McGarr started off explaining that Ireland, a small country, which for cases such as this is not always a disadvantage. The organisation Digital Rights Ireland have no paid staff and no office. Data retention is the retention of landline calls, mobile phone calls, location data etc. In essence it is the massive wall of information that you leave behind you.

The issue with this is as the data is stored, anybody can come back and check up later due to the length of time the information is retained.

McGarr continued explaining how it was discovered that data retention existed in Ireland and that it was by accident. One day the Data Protection Commissioner in Ireland went to visit a number of telephone companies. While he was there he asked why they were keeping all the billing data for years. Under data protection laws there was no reason to store it and he explained it should be thrown away.

The particular telephone company responded that they can’t, to which it was questioned, why can’t they? The response was evasive. The commissioner explained that if they don’t tell him, he will prosecute for breaches.

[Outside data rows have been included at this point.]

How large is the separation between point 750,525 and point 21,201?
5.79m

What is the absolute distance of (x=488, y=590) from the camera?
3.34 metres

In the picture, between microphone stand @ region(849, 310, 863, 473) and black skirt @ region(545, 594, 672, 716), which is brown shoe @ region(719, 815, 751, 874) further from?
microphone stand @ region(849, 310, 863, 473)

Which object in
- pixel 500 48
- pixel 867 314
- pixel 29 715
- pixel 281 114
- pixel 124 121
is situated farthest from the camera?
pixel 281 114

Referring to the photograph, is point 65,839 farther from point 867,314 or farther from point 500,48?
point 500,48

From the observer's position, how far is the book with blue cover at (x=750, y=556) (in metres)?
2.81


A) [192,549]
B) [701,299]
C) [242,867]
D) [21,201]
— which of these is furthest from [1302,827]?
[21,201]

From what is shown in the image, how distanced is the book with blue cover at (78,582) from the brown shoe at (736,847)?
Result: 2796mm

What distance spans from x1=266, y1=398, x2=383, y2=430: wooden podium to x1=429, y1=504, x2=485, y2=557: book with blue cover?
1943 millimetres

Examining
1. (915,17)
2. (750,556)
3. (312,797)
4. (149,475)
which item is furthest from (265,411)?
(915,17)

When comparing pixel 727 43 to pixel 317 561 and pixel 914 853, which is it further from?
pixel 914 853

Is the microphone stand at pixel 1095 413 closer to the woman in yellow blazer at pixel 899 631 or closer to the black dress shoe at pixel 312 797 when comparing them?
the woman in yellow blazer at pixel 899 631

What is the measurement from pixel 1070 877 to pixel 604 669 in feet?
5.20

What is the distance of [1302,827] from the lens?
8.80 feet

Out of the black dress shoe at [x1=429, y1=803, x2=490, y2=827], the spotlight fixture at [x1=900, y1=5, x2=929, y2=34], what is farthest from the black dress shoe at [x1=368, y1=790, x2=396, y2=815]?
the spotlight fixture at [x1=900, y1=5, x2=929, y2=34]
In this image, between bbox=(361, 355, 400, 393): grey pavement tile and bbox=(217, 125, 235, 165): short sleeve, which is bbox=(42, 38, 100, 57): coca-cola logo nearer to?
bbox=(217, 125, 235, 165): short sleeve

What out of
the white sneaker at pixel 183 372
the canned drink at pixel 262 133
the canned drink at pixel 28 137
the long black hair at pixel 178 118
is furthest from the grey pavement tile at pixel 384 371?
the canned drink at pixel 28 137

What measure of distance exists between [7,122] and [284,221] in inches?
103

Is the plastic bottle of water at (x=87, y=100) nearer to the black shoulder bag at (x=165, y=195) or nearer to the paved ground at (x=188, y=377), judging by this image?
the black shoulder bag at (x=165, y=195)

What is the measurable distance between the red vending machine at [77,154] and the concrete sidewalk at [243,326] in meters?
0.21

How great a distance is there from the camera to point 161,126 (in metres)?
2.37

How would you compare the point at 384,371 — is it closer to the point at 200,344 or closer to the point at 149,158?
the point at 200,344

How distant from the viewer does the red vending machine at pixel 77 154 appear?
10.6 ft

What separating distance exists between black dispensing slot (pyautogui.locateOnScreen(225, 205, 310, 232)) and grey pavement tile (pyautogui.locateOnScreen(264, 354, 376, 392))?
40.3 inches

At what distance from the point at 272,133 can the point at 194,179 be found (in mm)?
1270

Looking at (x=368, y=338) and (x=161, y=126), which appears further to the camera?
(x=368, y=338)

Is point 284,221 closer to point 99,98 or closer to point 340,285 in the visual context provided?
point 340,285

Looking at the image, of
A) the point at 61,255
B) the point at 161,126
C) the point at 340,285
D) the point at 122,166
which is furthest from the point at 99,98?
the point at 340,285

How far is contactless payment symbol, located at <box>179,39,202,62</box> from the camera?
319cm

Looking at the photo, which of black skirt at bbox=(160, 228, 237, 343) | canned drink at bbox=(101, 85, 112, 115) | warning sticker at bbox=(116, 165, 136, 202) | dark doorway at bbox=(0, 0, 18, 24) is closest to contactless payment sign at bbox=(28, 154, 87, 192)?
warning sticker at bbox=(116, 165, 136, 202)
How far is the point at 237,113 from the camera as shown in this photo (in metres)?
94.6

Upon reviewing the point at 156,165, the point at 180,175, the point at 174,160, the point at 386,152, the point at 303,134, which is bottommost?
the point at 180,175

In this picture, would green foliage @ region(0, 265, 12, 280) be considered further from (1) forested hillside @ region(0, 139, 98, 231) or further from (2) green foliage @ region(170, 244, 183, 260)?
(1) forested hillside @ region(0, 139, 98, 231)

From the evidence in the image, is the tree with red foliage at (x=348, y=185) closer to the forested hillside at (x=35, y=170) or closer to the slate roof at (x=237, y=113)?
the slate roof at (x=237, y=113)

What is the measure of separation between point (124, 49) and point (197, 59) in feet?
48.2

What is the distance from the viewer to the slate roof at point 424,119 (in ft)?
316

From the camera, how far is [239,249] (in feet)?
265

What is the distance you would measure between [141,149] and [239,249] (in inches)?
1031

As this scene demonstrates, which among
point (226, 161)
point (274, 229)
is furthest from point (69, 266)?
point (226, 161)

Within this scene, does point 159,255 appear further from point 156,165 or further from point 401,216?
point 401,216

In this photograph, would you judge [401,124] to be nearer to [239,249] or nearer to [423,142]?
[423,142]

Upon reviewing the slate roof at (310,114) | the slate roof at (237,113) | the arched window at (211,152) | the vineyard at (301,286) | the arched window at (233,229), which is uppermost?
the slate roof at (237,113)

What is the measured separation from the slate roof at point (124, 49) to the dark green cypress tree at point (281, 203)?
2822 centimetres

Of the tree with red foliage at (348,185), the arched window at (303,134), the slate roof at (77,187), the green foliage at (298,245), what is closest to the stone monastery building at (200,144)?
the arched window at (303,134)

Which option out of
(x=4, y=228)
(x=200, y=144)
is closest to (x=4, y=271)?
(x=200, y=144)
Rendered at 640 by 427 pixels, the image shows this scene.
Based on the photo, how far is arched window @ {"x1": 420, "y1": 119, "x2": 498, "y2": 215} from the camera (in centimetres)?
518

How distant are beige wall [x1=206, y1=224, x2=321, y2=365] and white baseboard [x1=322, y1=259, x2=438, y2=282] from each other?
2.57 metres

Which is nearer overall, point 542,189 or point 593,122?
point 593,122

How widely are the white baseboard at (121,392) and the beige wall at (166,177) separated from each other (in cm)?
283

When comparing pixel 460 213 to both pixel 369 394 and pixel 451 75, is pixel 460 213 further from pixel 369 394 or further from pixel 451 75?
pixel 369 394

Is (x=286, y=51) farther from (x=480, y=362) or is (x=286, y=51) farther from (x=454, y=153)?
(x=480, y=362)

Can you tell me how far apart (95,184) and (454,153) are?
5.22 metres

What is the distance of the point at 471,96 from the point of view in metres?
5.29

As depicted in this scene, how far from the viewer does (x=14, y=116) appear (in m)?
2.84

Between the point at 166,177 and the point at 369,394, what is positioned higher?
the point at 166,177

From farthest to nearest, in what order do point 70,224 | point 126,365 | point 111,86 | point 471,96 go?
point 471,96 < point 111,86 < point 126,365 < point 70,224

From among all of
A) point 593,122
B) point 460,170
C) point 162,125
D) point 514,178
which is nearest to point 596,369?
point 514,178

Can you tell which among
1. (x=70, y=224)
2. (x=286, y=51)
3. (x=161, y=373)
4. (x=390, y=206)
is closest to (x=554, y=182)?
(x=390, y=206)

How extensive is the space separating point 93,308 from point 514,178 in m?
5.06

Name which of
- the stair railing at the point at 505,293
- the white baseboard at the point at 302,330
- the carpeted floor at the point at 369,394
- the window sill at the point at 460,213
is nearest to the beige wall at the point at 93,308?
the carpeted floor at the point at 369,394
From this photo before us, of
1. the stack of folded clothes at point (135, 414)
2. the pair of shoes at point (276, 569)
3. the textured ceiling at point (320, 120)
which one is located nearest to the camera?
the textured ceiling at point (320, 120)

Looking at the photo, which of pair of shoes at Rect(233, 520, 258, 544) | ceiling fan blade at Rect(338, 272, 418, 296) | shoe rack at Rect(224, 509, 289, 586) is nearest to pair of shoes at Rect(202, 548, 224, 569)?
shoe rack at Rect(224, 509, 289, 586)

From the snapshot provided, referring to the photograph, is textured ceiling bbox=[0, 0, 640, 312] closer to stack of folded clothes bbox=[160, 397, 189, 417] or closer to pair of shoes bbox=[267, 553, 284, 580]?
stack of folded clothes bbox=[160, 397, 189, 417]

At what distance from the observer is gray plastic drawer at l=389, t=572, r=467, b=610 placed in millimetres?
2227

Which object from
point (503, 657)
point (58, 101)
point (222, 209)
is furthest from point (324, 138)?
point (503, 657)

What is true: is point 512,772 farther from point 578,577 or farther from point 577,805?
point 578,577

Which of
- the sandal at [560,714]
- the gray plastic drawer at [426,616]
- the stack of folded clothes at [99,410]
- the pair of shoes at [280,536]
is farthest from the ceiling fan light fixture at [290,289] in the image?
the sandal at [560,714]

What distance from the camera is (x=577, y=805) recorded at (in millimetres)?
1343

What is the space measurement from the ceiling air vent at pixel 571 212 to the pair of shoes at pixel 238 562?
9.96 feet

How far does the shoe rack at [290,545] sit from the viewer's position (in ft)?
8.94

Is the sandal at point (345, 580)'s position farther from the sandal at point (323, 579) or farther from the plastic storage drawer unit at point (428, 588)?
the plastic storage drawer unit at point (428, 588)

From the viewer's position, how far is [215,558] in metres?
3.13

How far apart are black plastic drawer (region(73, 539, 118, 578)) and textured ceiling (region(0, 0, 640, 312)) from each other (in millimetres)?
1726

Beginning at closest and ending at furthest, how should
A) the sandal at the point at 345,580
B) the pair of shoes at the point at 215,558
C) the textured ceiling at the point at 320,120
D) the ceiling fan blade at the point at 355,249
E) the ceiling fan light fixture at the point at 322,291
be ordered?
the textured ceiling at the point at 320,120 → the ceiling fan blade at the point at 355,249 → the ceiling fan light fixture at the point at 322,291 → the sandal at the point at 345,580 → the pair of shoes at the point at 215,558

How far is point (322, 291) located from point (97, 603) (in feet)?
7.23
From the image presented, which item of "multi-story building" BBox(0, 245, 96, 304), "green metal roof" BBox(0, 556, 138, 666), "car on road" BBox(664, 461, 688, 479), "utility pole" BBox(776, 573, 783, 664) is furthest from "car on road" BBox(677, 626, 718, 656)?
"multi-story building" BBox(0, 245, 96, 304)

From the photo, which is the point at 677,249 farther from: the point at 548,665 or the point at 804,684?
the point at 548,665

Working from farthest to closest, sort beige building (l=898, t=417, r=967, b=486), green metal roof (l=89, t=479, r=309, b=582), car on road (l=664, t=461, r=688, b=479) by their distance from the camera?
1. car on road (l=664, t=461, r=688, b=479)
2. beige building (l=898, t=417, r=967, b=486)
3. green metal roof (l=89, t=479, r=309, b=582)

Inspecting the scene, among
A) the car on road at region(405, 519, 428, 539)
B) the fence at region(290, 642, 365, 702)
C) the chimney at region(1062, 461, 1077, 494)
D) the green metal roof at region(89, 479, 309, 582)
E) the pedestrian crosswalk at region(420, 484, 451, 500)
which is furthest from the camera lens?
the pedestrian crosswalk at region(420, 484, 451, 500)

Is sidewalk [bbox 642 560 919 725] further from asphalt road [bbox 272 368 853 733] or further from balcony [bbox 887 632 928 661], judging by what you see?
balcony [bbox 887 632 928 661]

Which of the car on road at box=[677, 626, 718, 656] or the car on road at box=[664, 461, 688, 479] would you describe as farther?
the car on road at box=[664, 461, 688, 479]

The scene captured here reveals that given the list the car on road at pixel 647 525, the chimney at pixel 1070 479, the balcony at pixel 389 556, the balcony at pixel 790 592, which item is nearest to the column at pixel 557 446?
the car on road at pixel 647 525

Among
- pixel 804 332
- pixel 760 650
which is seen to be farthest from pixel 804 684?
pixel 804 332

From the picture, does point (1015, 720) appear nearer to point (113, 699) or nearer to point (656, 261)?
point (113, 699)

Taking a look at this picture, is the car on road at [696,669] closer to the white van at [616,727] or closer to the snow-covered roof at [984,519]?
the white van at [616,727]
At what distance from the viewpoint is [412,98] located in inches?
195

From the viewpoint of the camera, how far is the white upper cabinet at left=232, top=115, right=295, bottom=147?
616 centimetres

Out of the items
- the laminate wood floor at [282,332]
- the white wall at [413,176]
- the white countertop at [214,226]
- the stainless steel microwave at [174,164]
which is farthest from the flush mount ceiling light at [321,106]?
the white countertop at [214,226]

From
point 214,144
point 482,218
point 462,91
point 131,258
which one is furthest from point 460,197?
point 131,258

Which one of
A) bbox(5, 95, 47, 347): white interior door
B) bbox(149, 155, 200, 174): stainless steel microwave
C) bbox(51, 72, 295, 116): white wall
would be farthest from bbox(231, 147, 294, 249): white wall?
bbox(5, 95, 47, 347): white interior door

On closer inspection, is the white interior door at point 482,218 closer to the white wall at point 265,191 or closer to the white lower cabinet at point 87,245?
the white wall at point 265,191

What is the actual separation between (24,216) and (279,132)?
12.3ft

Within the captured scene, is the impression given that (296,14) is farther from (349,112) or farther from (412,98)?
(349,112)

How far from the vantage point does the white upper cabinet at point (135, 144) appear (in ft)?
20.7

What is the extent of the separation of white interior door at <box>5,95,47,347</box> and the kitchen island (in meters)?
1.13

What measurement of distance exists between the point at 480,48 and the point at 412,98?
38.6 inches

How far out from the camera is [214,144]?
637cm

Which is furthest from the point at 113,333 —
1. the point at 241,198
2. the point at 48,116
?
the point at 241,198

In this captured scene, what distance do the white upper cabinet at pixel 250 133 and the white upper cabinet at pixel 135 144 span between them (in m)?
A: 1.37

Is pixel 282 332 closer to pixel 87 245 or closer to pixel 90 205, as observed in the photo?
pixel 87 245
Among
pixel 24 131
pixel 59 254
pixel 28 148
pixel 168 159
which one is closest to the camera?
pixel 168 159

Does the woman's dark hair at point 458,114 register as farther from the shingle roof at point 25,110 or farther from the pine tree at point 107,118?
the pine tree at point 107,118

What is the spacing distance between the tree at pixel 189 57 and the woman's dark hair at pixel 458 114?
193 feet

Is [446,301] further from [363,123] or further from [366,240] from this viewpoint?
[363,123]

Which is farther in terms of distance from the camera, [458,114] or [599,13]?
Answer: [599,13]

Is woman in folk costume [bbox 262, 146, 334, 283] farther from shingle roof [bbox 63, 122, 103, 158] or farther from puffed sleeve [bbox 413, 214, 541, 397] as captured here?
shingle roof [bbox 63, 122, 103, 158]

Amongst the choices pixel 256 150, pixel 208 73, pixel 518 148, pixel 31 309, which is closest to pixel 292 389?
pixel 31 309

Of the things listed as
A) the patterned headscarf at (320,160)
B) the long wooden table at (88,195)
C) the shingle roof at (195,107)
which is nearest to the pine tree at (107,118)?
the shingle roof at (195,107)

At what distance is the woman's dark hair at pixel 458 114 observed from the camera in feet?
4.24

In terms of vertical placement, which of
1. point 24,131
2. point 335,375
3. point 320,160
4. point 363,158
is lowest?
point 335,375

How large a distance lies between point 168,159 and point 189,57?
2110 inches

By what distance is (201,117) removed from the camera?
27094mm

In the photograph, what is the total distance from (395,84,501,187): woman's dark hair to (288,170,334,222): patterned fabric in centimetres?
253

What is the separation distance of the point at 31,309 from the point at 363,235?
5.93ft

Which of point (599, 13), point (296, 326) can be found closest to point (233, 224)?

It turns out that they had a Ministerial Order that was secret, instructing them to hold the data. As the information started to develop, the state felt that it could come in useful some time and decided they should just store it in a box.

An order was sent out with no legislative basis under a communications directive act. The commissioner was not happy so he basically blew the whistle.

What makes Ireland unique is they have a written constitution and a common law tradition making it the only country in the EU with both factors. Due to this the Irish government has a long history of having its laws completely struck down. The courts in Ireland will strike down laws that are unconstitutional.

An important factor of the constitution is Ireland has a right of privacy.

Digital Rights Ireland (DRI) came in to being at the same time as these issues coming to light, they are not a charity and in fact Irish law forbids charities from making policy changes. The organisation is run by volunteers and one of the actions they decided was litigation.

DRI took the decision to challenge the order as it was unconstitutional. The state did not make an argument why it would be constitutional, it was just assumed that you have to let the police and revenue commissioners have access to this data.

The Government was scared it would lose the case as it would be seen as unconstitutional so the solution was to start pushing for a European directive. This would be useful from an Irish point of view because a European directive would trump the constitution.

Sweden, Ireland and the UK were the primary proposers of what eventually became the Data Retention Directive (2006). Another law was brought in and blame pushed on Europe, this was sold as if there was nothing they could do about it.

DRI started their court case in 2006 and as of 2014 the case is still going on.

It was realised that they could not win the case, the Government tried every angle to discredit the group, from questioning who DRI were to if they could pay the legal costs when the case eventually went in the Governments favour. DRI realised that to win they would have to defeat the directive, even if they won the original case, another law would be introduced to put in place the European directive.

When the case went to the European court, the individual states were against it plus the other associated departments represented.

The outcome of the case was in favour of removing the directive, they struck down the entire directive as though it had never happened because it was a complete breach and they were not going to stand for it.

For countries such as the UK this caused problems because they brought in the directive directly without any primary legislation. Due to this the UK then rushed in an emergency legislation to cover up the hole.